═══ Passage given

At its core, Readiness-Based Training means you use daily information about how prepared an athlete is—physically and mentally—to tweak training load, volume, or intensity on that day.
That “readiness” signal usually comes from a mix of:
Neuromuscular markers (jump height, bar velocity, sprint metrics)¹
Autonomic state (heart rate variability, resting heart rate)²
Subjective wellness (sleep, soreness, mood, stress)³
Performance history (how they’ve actually been moving the last few weeks)
It’s not about throwing the plan away every time someone yawns in warm-up. It’s about building a system that:
Detects meaningful drops in readiness
Distinguishes “green, yellow, red” type days
Adjusts how hard and how fast they move while keeping the main goal of the session intact
That’s why Readiness-Based Training pairs so naturally with velocity-based work: velocity tells you, in real time, how today’s nervous system is responding to the same load.⁴
Why readiness fluctuates more than most programs admit
If you’ve coached for more than a month, you’ve seen it:
Same athlete, same 100 kg squat, wildly different bar velocity and bar path depending on the day.
Some weeks where everything feels light, others where warm-up sets feel like a max.
Research on elite youth jumpers and rugby players shows clear relationships between changes in training load, neuromuscular readiness (jumps), and perceptual fatigue. Heavier weeks typically drive down jump performance and increase soreness and fatigue scores, and once load is tapered, neuromuscular readiness and wellness rebound.¹⁵
Heart rate variability (HRV) research tells a similar story: HRV reflects how the autonomic nervous system is coping with cumulative stress—not just training, but life.² Lower, unstable HRV trends often accompany heavy blocks or accumulating fatigue; more stable, higher HRV often aligns with better performance and recovery.
Even simple pre-training wellness scores (sleep, energy, soreness) have been shown to predict player output in team sports: athletes who reported feeling better before sessions produced more external load and tolerated higher work.³
In short, readiness is noisy—but not random. The noise contains information, and Readiness-Based Training is about learning to read that signal.

══════
═══ Stored data

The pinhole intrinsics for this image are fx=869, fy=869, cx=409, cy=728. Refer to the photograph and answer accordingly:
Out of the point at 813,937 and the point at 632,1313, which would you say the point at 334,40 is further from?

══════

**Work to do**
a) Repeat the Readiness-Based Training passage from "At its core, Readiness-Based" up to and including "last few weeks)", switching "training load" to "workload".
b) Does the Readiness-Based Training passage agree with each statement: (i) resting heart rate is listed under autonomic state, (ii) heavier weeks typically raise jump performance, (iii) readiness is described as random? Answer yes or no for each and quote the words of the passage that decide it.
The material can be left aside.

**Responses for each task**
a)
At its core, Readiness-Based Training means you use daily information about how prepared an athlete is—physically and mentally—to tweak workload, volume, or intensity on that day.
That “readiness” signal usually comes from a mix of:
Neuromuscular markers (jump height, bar velocity, sprint metrics)¹
Autonomic state (heart rate variability, resting heart rate)²
Subjective wellness (sleep, soreness, mood, stress)³
Performance history (how they’ve actually been moving the last few weeks)

b)
(i) Yes: "Autonomic state (heart rate variability, resting heart rate)"
(ii) No: "Heavier weeks typically drive down jump performance"
(iii) No: "readiness is noisy—but not random."